De plus, il est important de savoir que les semences certifiées font partie des normes obligatoires et recommandées pour les productions de céréales, de cultures émergentes ou de maïs-grain et oléagineux par La Financière agricole du Québec.
Lorsqu’un agriculteur souhaite produire sa propre semence à partir d’une semence certifiée, il perd cette certification et les avantages y étant associés.
La production de semences de ferme est toutefois possible et pratiquée par certains producteurs de grandes cultures au Québec. Dans de tels cas, le Syndicat des producteurs de grains biologiques du Québec discute de plusieurs éléments à prendre en compte pour une production de semences de ferme réussie, soit :
- Les conditions d’admission dans le cadre du suivi pour La Financière agricole du Québec (FADQ);
- L’absence d’organisme de contrôle;
- L’importance de connaître la semence d’origine;
- La vérification des équipements;
- Les analyses obligatoires;
- L’obligation de remplir un registre des semences pour le suivi de la production.
Comme mentionné plus haut, la réutilisation de ses semences fait intervenir plusieurs mécanismes génétiques. La tâche de reproduction fidèle d’une variété est alors plus complexe et c’est pourquoi il est recommandé de s’informer adéquatement auprès des ressources disponibles avant de commencer cette pratique. Enfin, il ne faut pas perdre de vue les avantages obtenus par l’achat de semences certifiées, qui restent une norme pour les entreprises agricoles canadiennes.
Références
Estevez, B. (2007).
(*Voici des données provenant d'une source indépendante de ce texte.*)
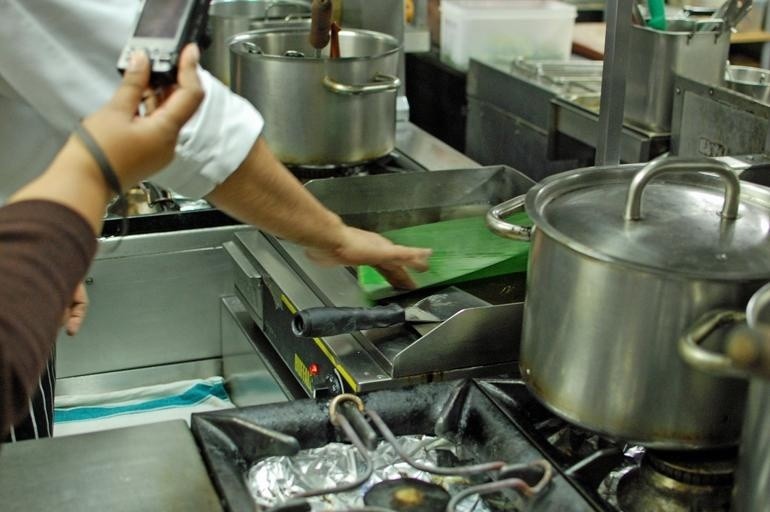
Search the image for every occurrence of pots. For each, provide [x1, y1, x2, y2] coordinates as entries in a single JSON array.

La question de la redevance sur les semences. Syndicat des producteurs de grains biologiques du Québec. Repéré à
https://www.agrireseau.net/agriculturebiologique/documents/LA%20QUESTION%20DE%20LA%20REDEVANCE%20SUR%20LES%20SEMENCES%20fin.pdf
La Financière agricole. (2020). Guide des normes reconnues par La Financière agricole en matière de pratiques culturales : Productions de pomme de terre, céréales, cultures émergentes, maïs-grain et oléagineux. Repéré à
https://www.fadq.qc.ca/fileadmin/fr/assurance-recolte/guide-normes-pommes-terre-cereales-mais-grain-oleagineux.pdf
Office de la propriété intellectuelle du Canada. (2020). Le guide des brevets. Repéré à https://www.ic.gc.ca/eic/site/cipointernet-internetopic.nsf/fra/h_wr03652.html#whatYouCanPatent1
Office de la propriété intellectuelle du Canada. (2020). Protection des obtentions végétales. Repéré à https://www.ic.gc.ca/eic/site/cipointernet-internetopic.nsf/fra/wr04589.html
Syndicat des producteurs de grains biologiques du Québec (SPGBQ). (2006). Protocole de production de semences à la ferme en régie biologique. Repéré à
https://www.agrireseau.net/agriculturebiologique/documents/Protocole%202006%20et%20annexes.doc%20pour%20agri-réseau.pdf
Varella, Marcelo D. (2006). Propriété intellectuelle et semences : Comment une multinationale détourne «?légalement?» les lois d’un pays. Dossier inf’ogm No 78.